In a remarkably quick amount of time the Nuffield Family Justice Observatory has produced a “rapid consultation” Remote hearings in the family justice system. It is available on a link here.

The report is worth reading in full. One point I want to look at here is the issue of tiredness and fatigue arising from remote hearings.



The report was written in response to a request from the President of the Family Division. The consultation ran for a two-week period from 14 to 28 April 2020 and well over 1,000 people responded.


The results show both positive and negative aspects. People are glad not to be travelling, for instance.  However there has been a major theme running through many responses that “virtual” hearings are much more demanding and tiring on all those involved.

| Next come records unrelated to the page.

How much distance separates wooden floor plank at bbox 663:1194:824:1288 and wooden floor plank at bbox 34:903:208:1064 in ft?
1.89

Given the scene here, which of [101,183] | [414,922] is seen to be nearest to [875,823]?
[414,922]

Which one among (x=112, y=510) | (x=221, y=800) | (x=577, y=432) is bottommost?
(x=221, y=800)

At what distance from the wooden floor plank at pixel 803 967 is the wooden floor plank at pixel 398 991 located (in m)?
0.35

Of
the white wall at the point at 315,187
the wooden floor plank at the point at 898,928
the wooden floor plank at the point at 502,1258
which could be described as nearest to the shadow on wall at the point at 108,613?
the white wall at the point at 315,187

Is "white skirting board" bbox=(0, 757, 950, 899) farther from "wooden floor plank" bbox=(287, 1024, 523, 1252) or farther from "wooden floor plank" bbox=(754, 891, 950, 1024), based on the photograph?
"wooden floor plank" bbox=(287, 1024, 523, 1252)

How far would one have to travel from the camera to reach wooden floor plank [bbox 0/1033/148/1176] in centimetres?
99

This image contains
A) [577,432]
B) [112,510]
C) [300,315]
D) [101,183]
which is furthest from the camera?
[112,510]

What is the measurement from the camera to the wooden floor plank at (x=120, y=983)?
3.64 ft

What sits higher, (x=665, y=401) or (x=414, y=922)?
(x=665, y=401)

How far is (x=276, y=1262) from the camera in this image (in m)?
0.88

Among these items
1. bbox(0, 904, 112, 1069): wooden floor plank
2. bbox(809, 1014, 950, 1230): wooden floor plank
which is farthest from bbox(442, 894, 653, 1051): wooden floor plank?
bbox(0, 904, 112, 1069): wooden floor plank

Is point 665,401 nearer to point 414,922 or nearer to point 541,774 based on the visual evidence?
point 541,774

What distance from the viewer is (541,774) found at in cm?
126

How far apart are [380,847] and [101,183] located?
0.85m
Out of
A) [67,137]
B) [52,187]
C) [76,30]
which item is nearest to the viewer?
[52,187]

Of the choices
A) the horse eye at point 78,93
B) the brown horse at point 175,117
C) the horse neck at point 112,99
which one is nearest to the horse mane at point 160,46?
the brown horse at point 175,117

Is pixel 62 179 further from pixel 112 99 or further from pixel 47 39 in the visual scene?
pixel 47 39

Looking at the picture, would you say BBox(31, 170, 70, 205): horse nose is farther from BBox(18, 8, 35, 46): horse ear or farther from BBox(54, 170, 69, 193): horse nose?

“5.1 Tiredness and impact on physical and mental health
Increased levels of tiredness were commonly cited by respondents. Remote hearings were
described as ‘tiring’ and ‘exhausting’ because of the concentration required to undertake
telephone and video hearings.
The process of hearing cases remotely is exhausting. It takes additional
concentration. Voices are suffering from having to speak loudly into the speaker
phone (Judge).
Constantly being on audio and often having to shout because of the poor quality of
the transmissions is draining (Judge).
The hearings are very tiring to do as a judge. Sitting staring at a screen and
concentrating hard on a sometimes faint and crackly line is draining (Judge).
The additional work involved in setting up remote hearings was also a factor.
Everything takes longer. Setting up the hearing is time-consuming—getting and
keeping everyone on the line (up to eight is not unusual) and going through the initial
‘script’ takes a good 10 minutes or more. DJs don’t have clerks, so we have to do all
this. The telephone hearings also take longer after they start in earnest. The ability to
use non-verbal communication to see what needs further exploration/what is
conceded or agreed, is lost. It is important to ask everyone to contribute several
times, to make sure they are still on the line, have responded where they need to
respond, have understood what is going on (Judge).
I have found myself working from 8am until after 12 midnight (and through to 3am)
on several days simply to keep the system ticking over. I am not convinced that this
can be maintained over several months (Judge).
It takes considerably longer to set up and then to conduct hearings and this is not
accommodated in the time estimates for the listing of cases (Judge).
Clerks are non-existent so judges are overwhelmed with all the administrative work
they will have to do. The DFJ is contacting advocates (Judge).
My productivity is nothing like it is normally. For example, whilst 6-7 FHDRAs is
possible (though not necessarily desirable) in a normal list, I think four would be the
maximum by telephone: one hour for each (instead of 45 mins) with 15 mins in
between. A double-listed small claims back-to-back list consisting of 6-8 hours per
judge in a three-hour listing slot (our normal way of keeping up with the small claims
case load) just wouldn’t work by phone or Skype (Judge).
Business as usual approach is largely unrealistic and places a huge strain on the
judiciary. One example is that the Magistrates cannot work remotely, therefore their
work has been taken on by other levels of full-time judiciary. District judges are
struggling to deal with their box work and full lists with a mix of family and civil
Some respondents said that they had been experiencing headaches due to eyestrain from
more hours spent looking at a screen.
In all cases I have had concerns about my health. I have now been working fully
remotely since 23 March 2020 (a period of five weeks). In that time my eyesight has
definitely deteriorated from peering at a screen for such long hours and I have had
more headaches than normal (Barrister).
Some highlighted the impact on emotional well-being and mental health.
My morale as a judge is lower. I didn’t sign up to this job because I wanted to spend
all day, every day on the phone and in front of a computer screen; quite the reverse.
The job is always rather a lonely one—more so than ever now (Judge).
Well-being has gone out the window completely (Barrister).
In short, this is stressing me out in a way I never encountered in all my years in
practice and as a judge, and my work and quality of decision making is
suffering…Fewer cases must be listed, or else judges will start going off sick (Judge).
One advocate who is partially deaf noted the particular difficulties face by some managing
telephone only hearings:
I personally have found the process of remote working far more stressful than I had
anticipated. It is riven with anxiety and so if I as a professional experience this it is
must be amplified for the parents whom I represent (Barrister).”